Bill Latto

Biographical details
- Born: September 16, 1897 Uhrichsville, Ohio, U.S.
- Died: June 13, 1962 (aged 64) Uhrichsville, Ohio, U.S.
- Education: Bethany College, 1921

Playing career

Football
- 1916–1919: Bethany (WV)

Baseball
- c. 1920: Bethany (WV)
- Positions: Guard (football) Catcher (baseball)

Coaching career (HC unless noted)

Football
- 1922: Broaddus

Track and field
- 1925–?: Bethany (WV)

Head coaching record
- Overall: 3–3 (football)

= Bill Latto =

American athlete, coach, and professor (1897–1962)

William T. Latto (September 16, 1897 – June 13, 1962) was an American football player and coach and professor at Bethany College in West Virginia.

==Early years==
Latto was born in 1897 in Uhrichsville, Ohio, and graduated from Urhichsville Hith School. He attended Bethany College in West Virginia. He played college football as a guard at Bethany for four years and was elected as the team's captain for the 1918 and 1919 seasons. He was the first player in the school's history to be selected captain of the football team for two seasons. He also played catcher for the Bethany baseball team.
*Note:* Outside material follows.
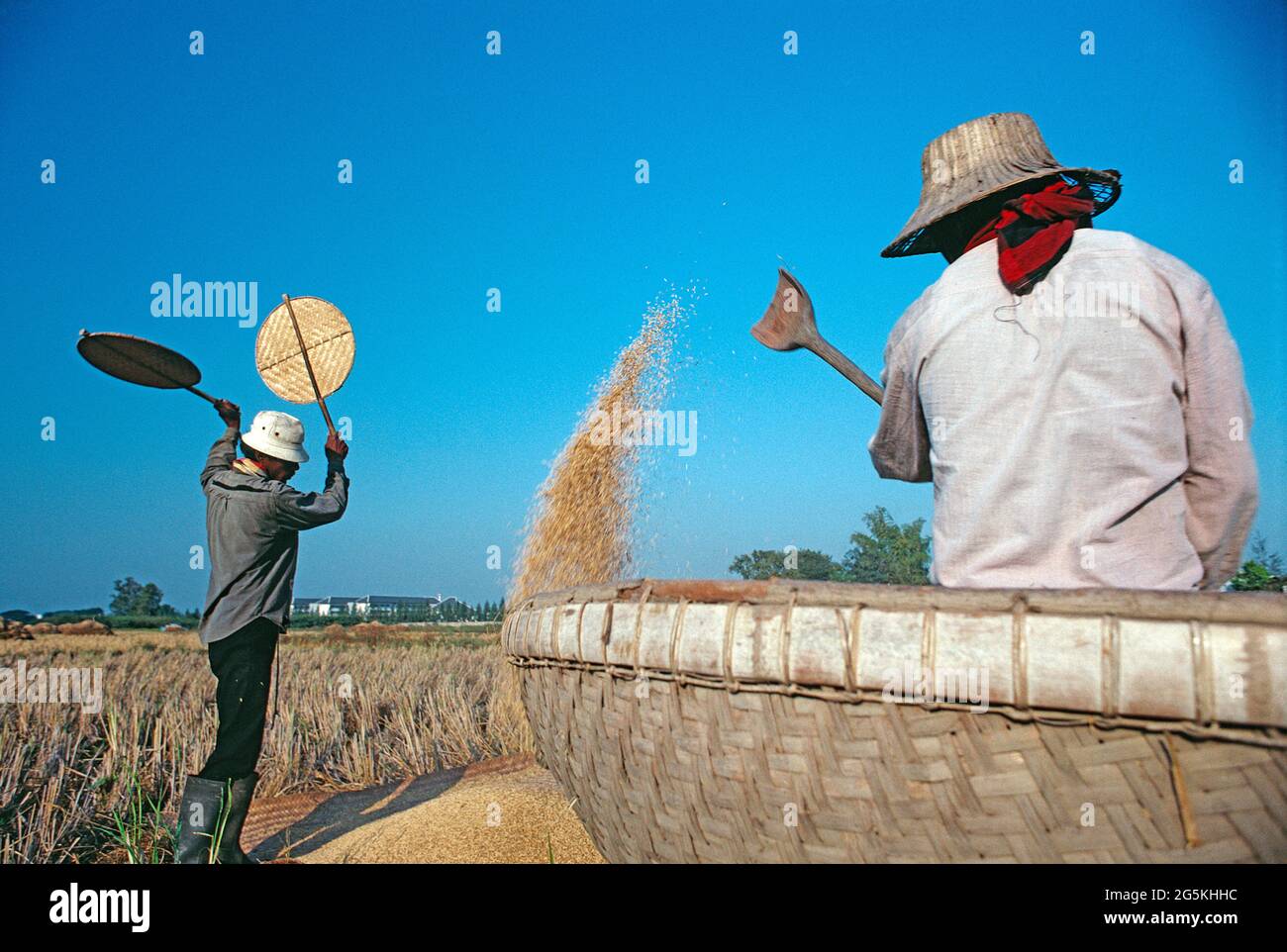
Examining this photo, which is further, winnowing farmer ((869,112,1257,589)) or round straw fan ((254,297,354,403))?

==Coaching, military, and academic career==
After graduating from Bethany, Latto coached the athletic teams at Vameron High School. Latto was also a veteran of World War I.

In August 1922, he was hired as the football coach at Broaddus College (now known as Alderson Broaddus University) in Philippi, West Virginia. He coached the Broaddus football team for one year, in 1922, compiling a record of 3–3.

In August 1923, Latto returned to his alma mater, Bethany College, as gymnasium instructor and freshman coach. He took coaching studies at the Springfield Y.M.C.A. School (now Springfield College) and Columbia University also became director of physical education and in 1925 took over as the school's track coach. He later also took on the responsibility as coach of Bethany's tennis team. He eventually became a professor at Bethany College. He also served during World War II as a field worker for the Red Cross.

==Family, later years, and death==
Latto married Thelma Cornish in 1928. They had a son and a daughter.

In retirement, Latto returned to his hometown of Uhrischsville, Ohio. In 1961, Latto was named to Bethany's all-time college football team.
He died in 1962 of complications of a heart attack.